■ REQUIRED ACTION ■
Please write each entry out again exactly as shown.

====== SOURCE RECORDS

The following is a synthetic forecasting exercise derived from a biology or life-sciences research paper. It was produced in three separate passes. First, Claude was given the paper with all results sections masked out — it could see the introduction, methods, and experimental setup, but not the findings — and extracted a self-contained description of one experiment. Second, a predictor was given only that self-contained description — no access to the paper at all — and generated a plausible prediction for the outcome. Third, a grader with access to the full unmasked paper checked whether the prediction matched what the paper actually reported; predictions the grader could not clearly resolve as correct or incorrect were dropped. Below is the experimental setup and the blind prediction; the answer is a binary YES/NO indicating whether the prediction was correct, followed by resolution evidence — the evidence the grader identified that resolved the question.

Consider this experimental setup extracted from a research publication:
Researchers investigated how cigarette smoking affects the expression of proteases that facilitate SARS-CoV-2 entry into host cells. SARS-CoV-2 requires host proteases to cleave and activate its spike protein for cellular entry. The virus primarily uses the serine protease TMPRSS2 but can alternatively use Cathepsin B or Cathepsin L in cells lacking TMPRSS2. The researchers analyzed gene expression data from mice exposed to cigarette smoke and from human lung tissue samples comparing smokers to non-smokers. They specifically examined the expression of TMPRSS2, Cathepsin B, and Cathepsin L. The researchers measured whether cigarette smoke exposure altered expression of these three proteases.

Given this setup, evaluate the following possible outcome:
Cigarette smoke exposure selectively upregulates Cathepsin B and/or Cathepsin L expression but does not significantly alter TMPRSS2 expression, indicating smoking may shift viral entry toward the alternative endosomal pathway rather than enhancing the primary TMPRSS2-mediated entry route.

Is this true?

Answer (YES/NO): YES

============

■ WRITTEN REPLY ■
The following is a synthetic forecasting exercise derived from a biology or life-sciences research paper. It was produced in three separate passes. First, Claude was given the paper with all results sections masked out — it could see the introduction, methods, and experimental setup, but not the findings — and extracted a self-contained description of one experiment. Second, a predictor was given only that self-contained description — no access to the paper at all — and generated a plausible prediction for the outcome. Third, a grader with access to the full unmasked paper checked whether the prediction matched what the paper actually reported; predictions the grader could not clearly resolve as correct or incorrect were dropped. Below is the experimental setup and the blind prediction; the answer is a binary YES/NO indicating whether the prediction was correct, followed by resolution evidence — the evidence the grader identified that resolved the question.

Consider this experimental setup extracted from a research publication:
Researchers investigated how cigarette smoking affects the expression of proteases that facilitate SARS-CoV-2 entry into host cells. SARS-CoV-2 requires host proteases to cleave and activate its spike protein for cellular entry. The virus primarily uses the serine protease TMPRSS2 but can alternatively use Cathepsin B or Cathepsin L in cells lacking TMPRSS2. The researchers analyzed gene expression data from mice exposed to cigarette smoke and from human lung tissue samples comparing smokers to non-smokers. They specifically examined the expression of TMPRSS2, Cathepsin B, and Cathepsin L. The researchers measured whether cigarette smoke exposure altered expression of these three proteases.

Given this setup, evaluate the following possible outcome:
Cigarette smoke exposure selectively upregulates Cathepsin B and/or Cathepsin L expression but does not significantly alter TMPRSS2 expression, indicating smoking may shift viral entry toward the alternative endosomal pathway rather than enhancing the primary TMPRSS2-mediated entry route.

Is this true?

Answer (YES/NO): YES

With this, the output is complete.